Passage shown →
--------------------

Re: [PATCH 2/5] sched: new clone flag CLONE_NEWCGROUP for cgroup namespace

Serge Hallyn <serge.hallyn@xxxxxxxxxx> · Mon, 4 Aug 2014 23:12:55 +0000



Quoting Aditya Kali (adityakali@xxxxxxxxxx):
> On Thu, Jul 24, 2014 at 10:01 AM, Serge Hallyn <serge.hallyn@xxxxxxxxxx> wrote:
> > Quoting Aditya Kali (adityakali@xxxxxxxxxx):
> >> CLONE_NEWCGROUP will be used to create new cgroup namespace.
> >>
> >
> > This is fine and I'm not looking to bikeshed, but am wondering - did
> > you consider any other ways beside unshare (i.e. a new mount option
> > to cgroupfs)?  If so, do you have a list of the downsides of those?
> > (I mainly ask bc clone flags are still a scarce commodity)
> >
> 
> I did consider couple of other ways:
> 
> (1) having a cgroup.ns_root (or something) cgroup file. If this value
> is '1', it would mean that all processes it and its descendant cgroups
> will have their cgroup paths in /proc/self/cgroup terminated at this
> cgroup.

--------------------

Data section →
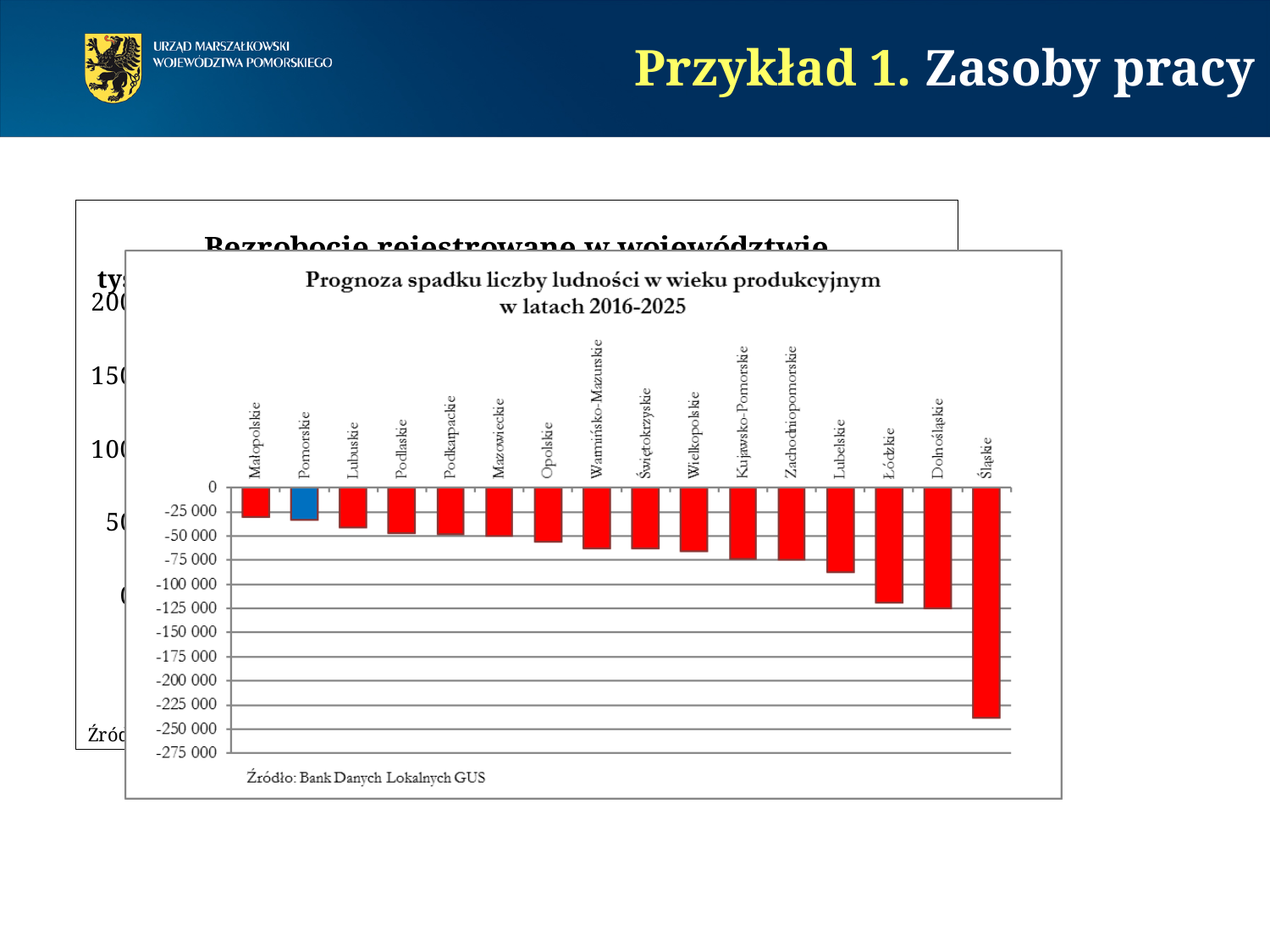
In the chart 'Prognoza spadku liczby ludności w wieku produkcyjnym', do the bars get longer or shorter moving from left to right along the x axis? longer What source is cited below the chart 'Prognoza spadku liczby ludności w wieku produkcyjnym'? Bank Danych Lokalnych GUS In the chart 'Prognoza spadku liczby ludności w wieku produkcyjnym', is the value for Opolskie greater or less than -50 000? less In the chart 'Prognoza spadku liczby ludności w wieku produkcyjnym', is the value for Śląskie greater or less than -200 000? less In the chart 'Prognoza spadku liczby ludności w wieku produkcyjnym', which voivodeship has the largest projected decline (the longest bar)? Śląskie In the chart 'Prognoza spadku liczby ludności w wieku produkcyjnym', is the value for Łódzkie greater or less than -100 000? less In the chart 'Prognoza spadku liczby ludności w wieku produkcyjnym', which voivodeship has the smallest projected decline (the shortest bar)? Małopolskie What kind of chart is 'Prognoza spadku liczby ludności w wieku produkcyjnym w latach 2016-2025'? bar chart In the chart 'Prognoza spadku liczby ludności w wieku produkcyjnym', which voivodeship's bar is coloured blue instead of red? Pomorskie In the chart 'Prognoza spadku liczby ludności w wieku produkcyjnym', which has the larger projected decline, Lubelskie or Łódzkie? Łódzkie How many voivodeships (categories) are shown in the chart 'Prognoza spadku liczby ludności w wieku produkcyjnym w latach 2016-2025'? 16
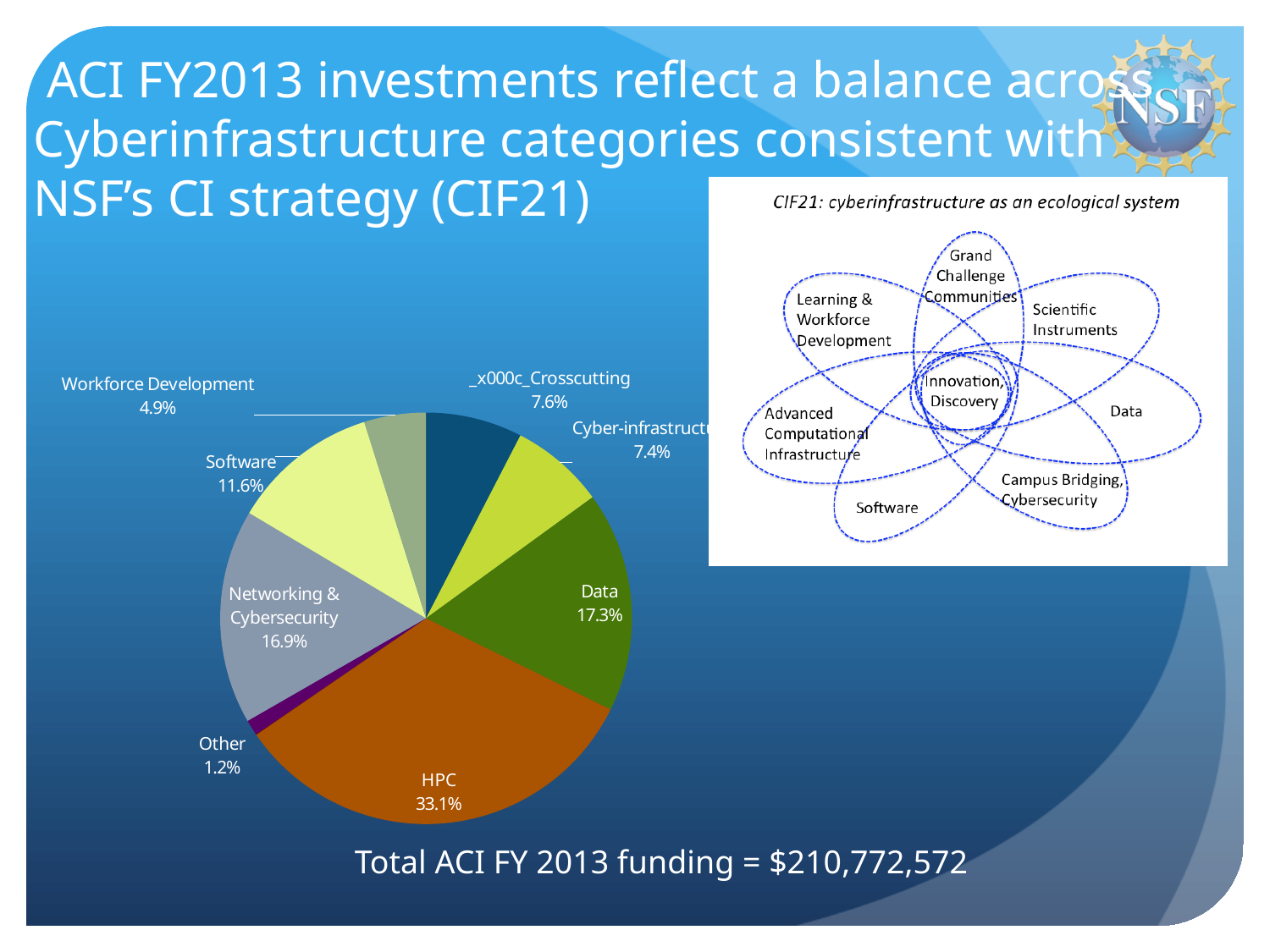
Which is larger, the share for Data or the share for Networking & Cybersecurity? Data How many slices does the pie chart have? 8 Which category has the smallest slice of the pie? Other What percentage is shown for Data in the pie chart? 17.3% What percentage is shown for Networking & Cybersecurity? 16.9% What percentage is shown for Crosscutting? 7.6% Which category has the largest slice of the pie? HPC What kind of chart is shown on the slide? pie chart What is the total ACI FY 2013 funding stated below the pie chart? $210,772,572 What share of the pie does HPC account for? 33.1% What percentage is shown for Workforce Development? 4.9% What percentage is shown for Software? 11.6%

--------------------

What this exercise asks →
A – In the patch discussion, what reason does Serge Hallyn give for asking about other ways besides unshare?
B – Rewrite the patch discussion from "Re: [PATCH 2/5]" up to and including "new cgroup namespace.", changing "CLONE_NEWCGROUP" to "CLONE_NEWCGNS".
The listing isn't needed for any of these tasks.

Exercise solutions →
A – Clone flags are still a scarce commodity.

B –
Re: [PATCH 2/5] sched: new clone flag CLONE_NEWCGNS for cgroup namespace

Serge Hallyn <serge.hallyn@xxxxxxxxxx> · Mon, 4 Aug 2014 23:12:55 +0000



Quoting Aditya Kali (adityakali@xxxxxxxxxx):
> On Thu, Jul 24, 2014 at 10:01 AM, Serge Hallyn <serge.hallyn@xxxxxxxxxx> wrote:
> > Quoting Aditya Kali (adityakali@xxxxxxxxxx):
> >> CLONE_NEWCGNS will be used to create new cgroup namespace.